Regarding Ligaya, the film itself shows the limits of Brocka’s own solidarity. As one might suspect, Ligaya was a victim of sex trafficking. The powerfully tragic performance by Hilda Koronel is truly one that should be seen, not just inadequately written, read about. But the revelation of that grave injustice is marred by one of the most problematic parts of the film: the treatment of Chinese Filipinos. Many believe the positioning of a Chinese Filipino as the head of the trafficking and situating the Manila Chinatown as a lair of villainy only further perpetuates the racism Chinese people in the Philippines face.
As a Filipino who’s never lived in the Philippines, this is difficult for me to navigate, as it’s something I’ve only become aware of in the past couple of years. For us in the diaspora, these histories from our homeland can be challenging to imagine, given how unified an identity ‘Asian’ seemingly is. But it’s important to remember that the pan-Asian identity emerged as solidarity in and against the hostility of the so-called ‘West.’

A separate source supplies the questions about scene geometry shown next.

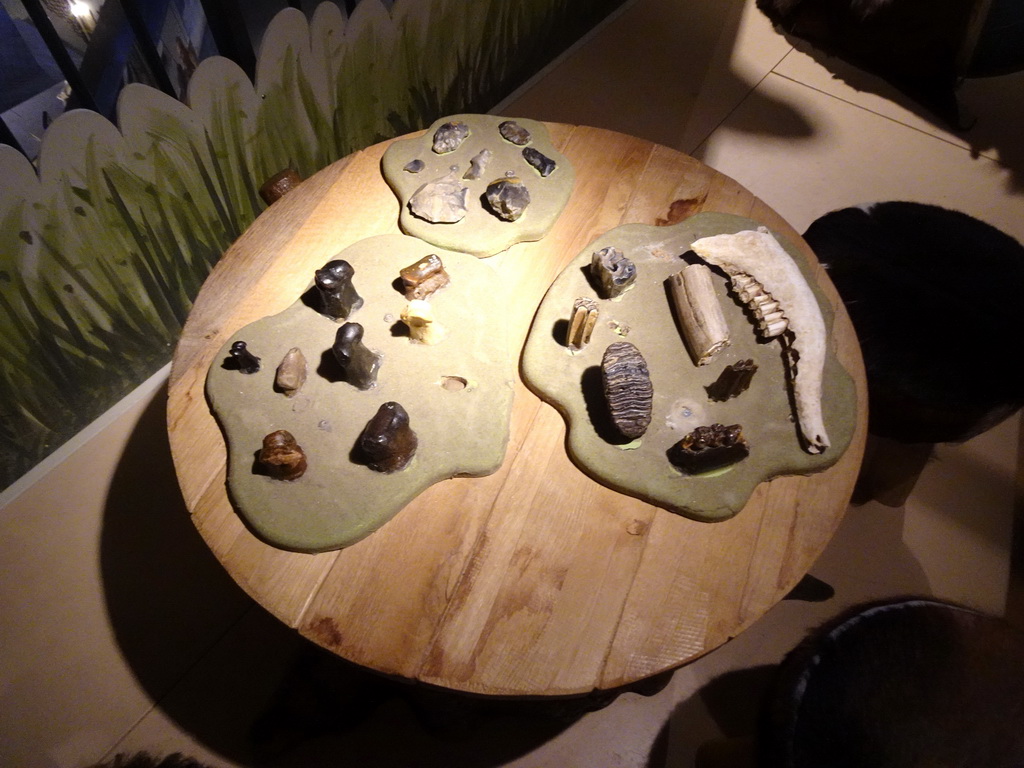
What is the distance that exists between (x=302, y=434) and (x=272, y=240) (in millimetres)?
589

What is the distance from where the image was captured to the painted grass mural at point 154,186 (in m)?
1.85

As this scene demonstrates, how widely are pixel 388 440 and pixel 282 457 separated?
0.72 feet

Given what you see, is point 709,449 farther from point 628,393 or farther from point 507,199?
point 507,199

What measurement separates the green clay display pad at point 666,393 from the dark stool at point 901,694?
342 mm

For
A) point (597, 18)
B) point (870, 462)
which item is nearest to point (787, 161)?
point (597, 18)

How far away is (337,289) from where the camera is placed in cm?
158

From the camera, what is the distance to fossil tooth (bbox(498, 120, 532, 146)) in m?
1.98

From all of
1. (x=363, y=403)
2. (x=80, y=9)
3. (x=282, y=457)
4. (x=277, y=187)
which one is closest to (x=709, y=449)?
(x=363, y=403)

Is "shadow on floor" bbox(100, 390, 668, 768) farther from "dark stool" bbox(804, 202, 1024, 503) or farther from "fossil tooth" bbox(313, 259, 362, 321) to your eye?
"dark stool" bbox(804, 202, 1024, 503)

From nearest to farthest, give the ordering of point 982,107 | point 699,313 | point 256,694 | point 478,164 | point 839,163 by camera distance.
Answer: point 699,313
point 478,164
point 256,694
point 839,163
point 982,107

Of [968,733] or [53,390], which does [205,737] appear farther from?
[968,733]

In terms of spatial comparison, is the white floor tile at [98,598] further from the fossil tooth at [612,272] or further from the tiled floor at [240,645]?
the fossil tooth at [612,272]

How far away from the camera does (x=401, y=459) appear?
4.81 feet

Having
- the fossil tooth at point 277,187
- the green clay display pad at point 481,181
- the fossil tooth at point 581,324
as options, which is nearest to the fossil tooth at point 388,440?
the fossil tooth at point 581,324
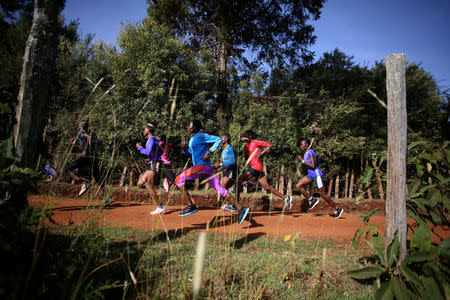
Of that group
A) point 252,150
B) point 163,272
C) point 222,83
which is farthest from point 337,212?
point 222,83

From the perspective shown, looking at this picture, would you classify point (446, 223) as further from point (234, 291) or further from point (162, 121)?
point (162, 121)

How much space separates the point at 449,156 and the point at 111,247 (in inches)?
142

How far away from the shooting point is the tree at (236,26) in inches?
484

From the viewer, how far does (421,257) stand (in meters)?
1.79

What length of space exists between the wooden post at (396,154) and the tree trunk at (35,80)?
317 centimetres

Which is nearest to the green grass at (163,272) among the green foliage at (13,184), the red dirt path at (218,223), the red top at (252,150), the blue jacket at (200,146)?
A: the green foliage at (13,184)

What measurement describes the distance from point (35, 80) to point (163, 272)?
1.95 m

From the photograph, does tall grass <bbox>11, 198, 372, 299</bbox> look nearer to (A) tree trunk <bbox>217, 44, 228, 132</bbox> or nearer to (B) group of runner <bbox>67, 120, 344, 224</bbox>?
(B) group of runner <bbox>67, 120, 344, 224</bbox>

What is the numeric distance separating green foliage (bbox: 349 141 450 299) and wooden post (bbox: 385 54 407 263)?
0.33ft

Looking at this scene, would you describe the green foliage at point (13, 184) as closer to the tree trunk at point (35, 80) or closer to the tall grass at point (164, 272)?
the tall grass at point (164, 272)

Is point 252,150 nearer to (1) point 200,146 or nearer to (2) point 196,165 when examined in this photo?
(1) point 200,146

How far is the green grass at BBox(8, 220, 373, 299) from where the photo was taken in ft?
5.03

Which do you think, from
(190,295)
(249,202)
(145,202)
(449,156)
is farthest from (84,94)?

The anti-Chinese sentiment is integrated into the film’s resentment against the elite, some of whom happen to be of Chinese descent. But there’s no excuse for the consequences faced by Chinese Filipinos as a whole, working-class in particular, even to present. It’s difficult not to think of it as an echo of the string of anti-Chinese discrimination that runs throughout American history, from Chinese Exclusion to the Cold War to the Asian Hate of today. Ultimately, it is a shameful stain on an otherwise brilliant film.
Overall, the word to summarize the film is catharsis. No one would be surprised to find out Brocka harbored contempt for the Marcos’. However, it is still stunning to hear how deep and desperate that contempt is in his own words:
But the catharsis of Maynila can’t feel good. If there is any release in Brocka documenting the horrors of the Marcos era, Julio finally defying its futility, it cannot be satisfying. And maybe that’s the point. The only people who can be left feeling good after The Claws of Light, the Marcos era are the unconscionable.
In 1986, Ferdinand Marcos was ousted, once loudly supported by the United States, especially Ronald Reagan, for whom the betrayal of the Filipino was a small price to pay for a buffer from Communism in Asia. Marcos was quietly exiled to Hawaii, living in stolen luxury to his dying days. Yet, the legacy of Marcos was not and remains not to be written in stone. After the dictator’s death, the family returned to the Philippines and were prompted elected to power. Ferdinand ‘Bongbong’ Marcos Jr. is currently a leading candidate in the upcoming Presidential elections.
Manila in the Claws of Light is a solemn reminder that there can be no true liberation until we answer the eternal question: how do we find our Ligaya Paraiso without succumbing to the unconscionable?